START Raw data

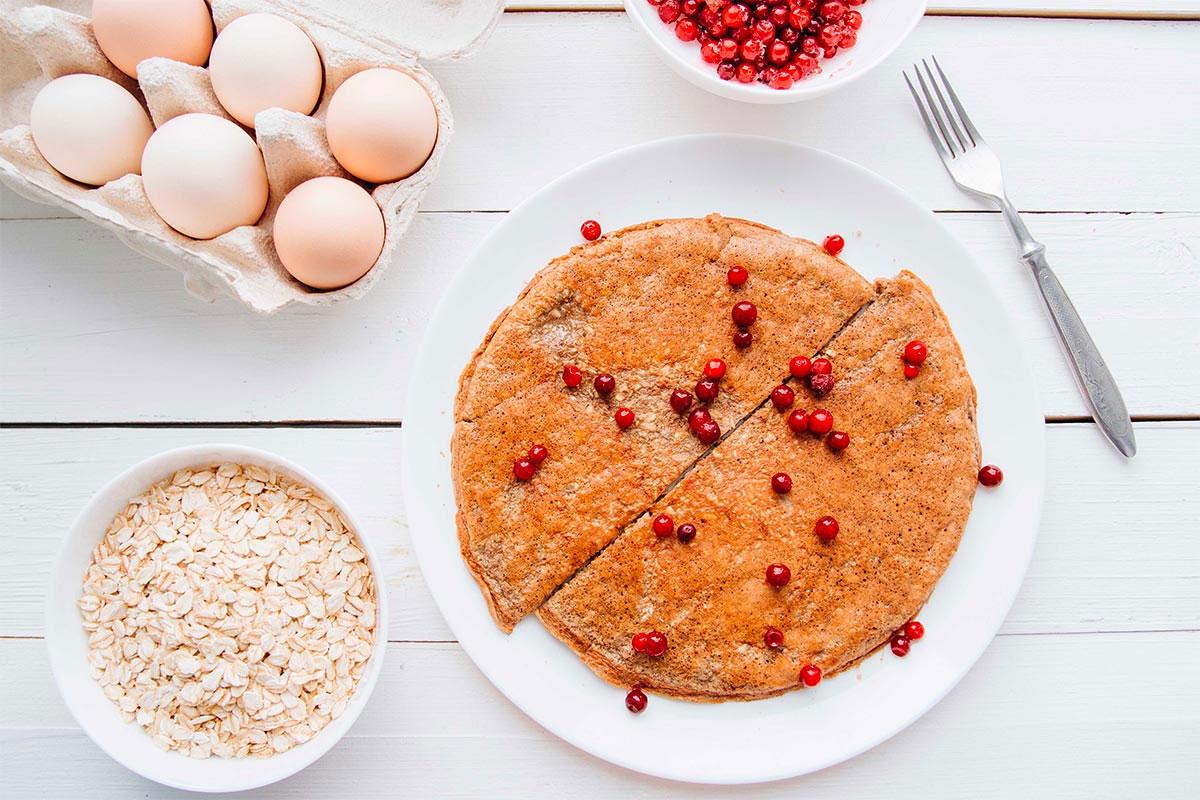 Завтрак для похудения —овсянка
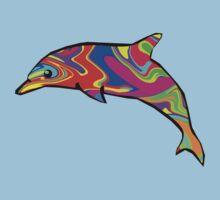 Dolphin Baby Tee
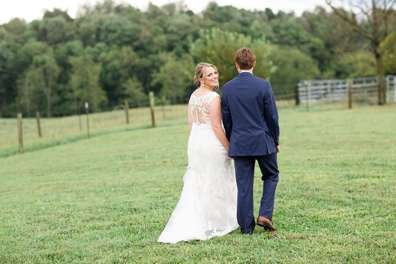 Timelessly Romantic Southern Bride & Groom at farm wedding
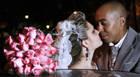 A festa de casamento de Mirele e Adilson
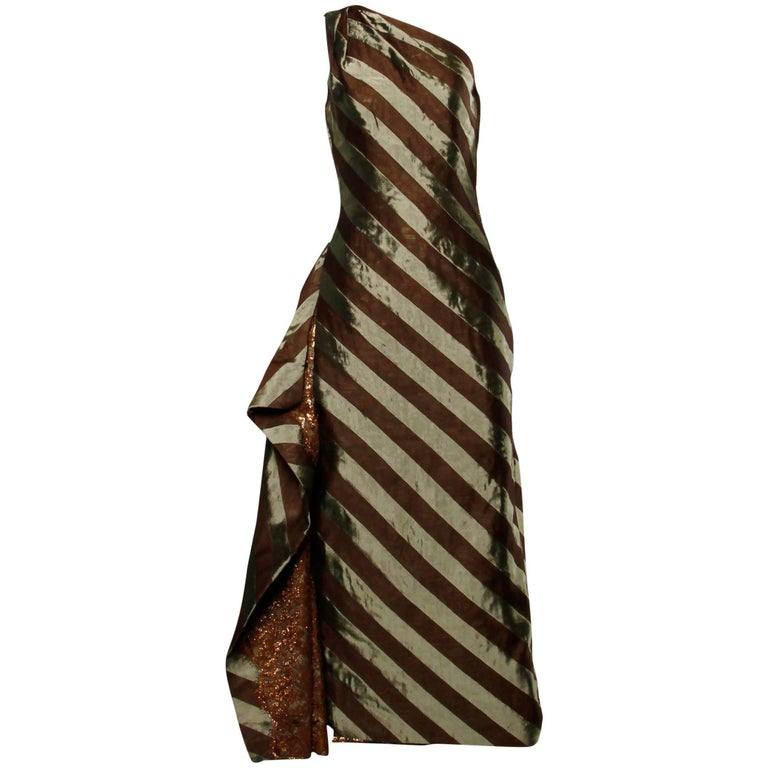 Documented 1999 Michael Casey Couture Vintage Striped Silk Evening Gown/ Dress For Sale 3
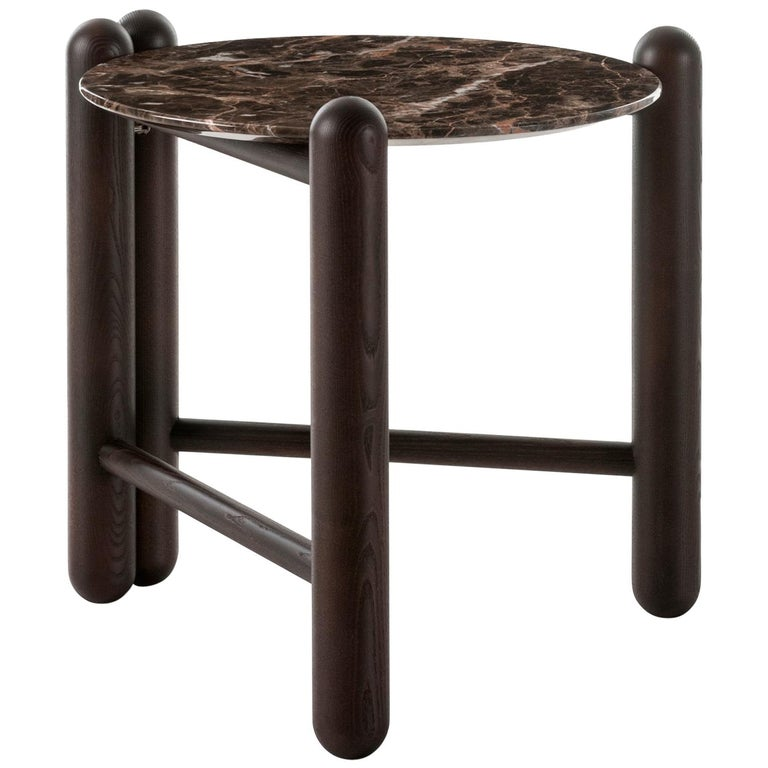 Gebrüder Thonet Vienna GmbH Hold On Side Table in Wenge and Marble Top For Sale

END Raw data

=== What to work on ===
From the line containing "Timelessly Romantic Southern" down to the last line of the entries above, set down every line exactly. Omit all pictures.

=== Answer to this problem ===
 Timelessly Romantic Southern Bride & Groom at farm wedding
 A festa de casamento de Mirele e Adilson
 Documented 1999 Michael Casey Couture Vintage Striped Silk Evening Gown/ Dress For Sale 3
 Gebrüder Thonet Vienna GmbH Hold On Side Table in Wenge and Marble Top For Sale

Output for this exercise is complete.